With so much change going on out there, Irish food marketers must be different if they are to succeed.

Speaking at the Marketing Institute national conference, Glanbia Consumer Foods' chief executive Colin Gordon (inset) said companies are now dealing with a far more savvy and media aware consumer, so they really need to engage.

Apple is the best example of what the 'new marketing' is about. Consumers enjoy a huge amount of choice in supermarkets.

A third of all grocery sales are now own-label and the range has doubled since 2001. A big worry for Irish food marketers is Government moves to impose new taxes. Fingers are pointed at sugary drinks and even milk because of the methane gas emissions created by cows.

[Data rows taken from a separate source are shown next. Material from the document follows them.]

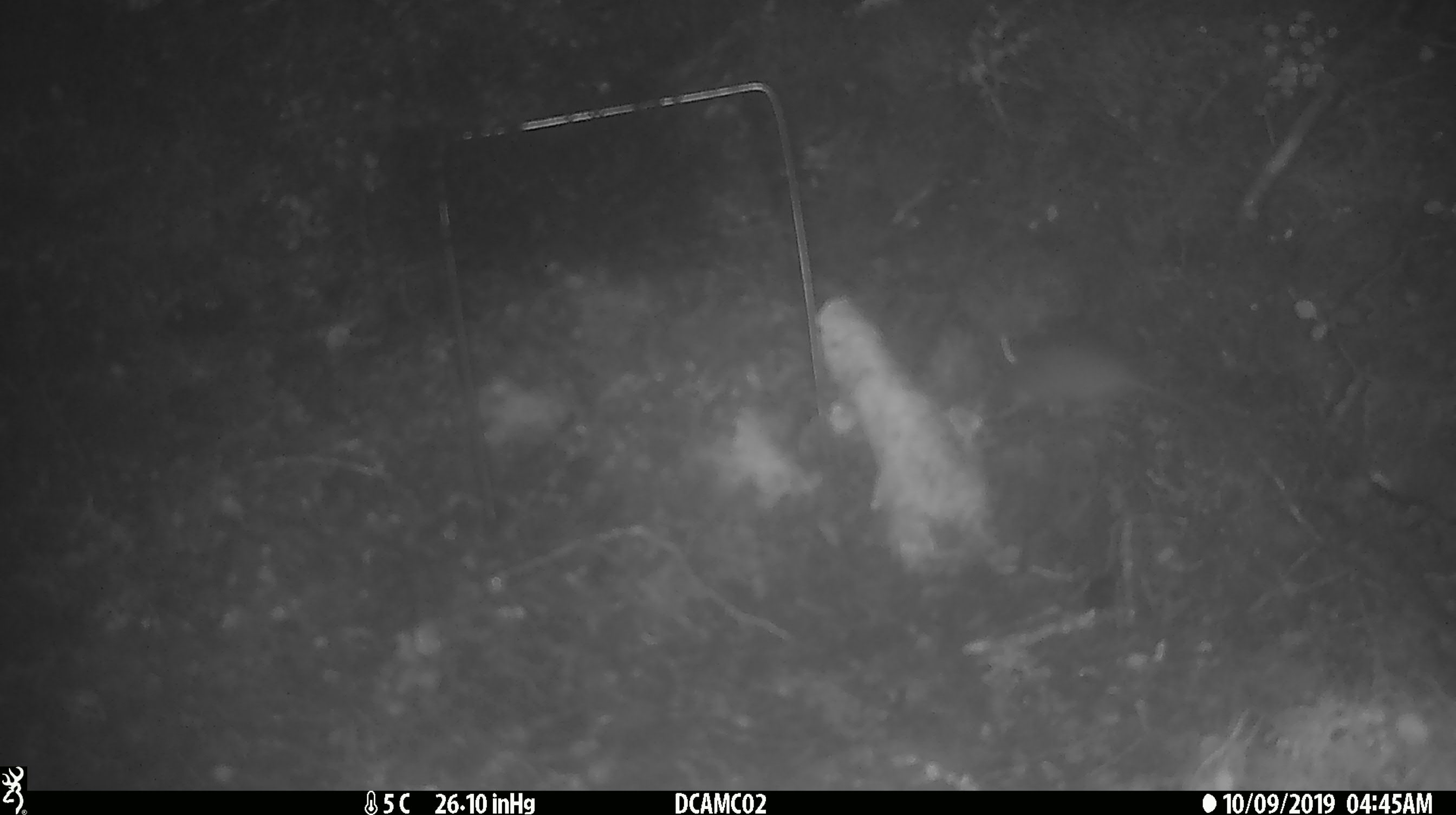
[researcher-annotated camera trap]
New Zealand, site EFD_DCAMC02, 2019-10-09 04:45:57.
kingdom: Animalia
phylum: Chordata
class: Mammalia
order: Rodentia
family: Muridae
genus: Mus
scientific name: Mus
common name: mouse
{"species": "mouse (Mus)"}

Consumers like to know where Irish foods originate and want quality products like Cully & Sully soups.

Value is not only about price and special offers.

IBM's vice president of marketing, communications and citizenship, Caroline Taylor, said companies should invest in their corporate character and explain how they are different from other firms.







Authentic

Forget about spin, the customer owns the brand. With social media so prominent, marketers must be authentic and able to stand over claims.

Procter & Gamble's country manager for Ireland, David Cotter, said P&G has shifted from selling to developing emotional ties with consumers through its Mums sponsorship ads. Ariel, Pampers, Gillette and always use messages which suggest the brands touch people's lives rather than just making everyday tasks easier.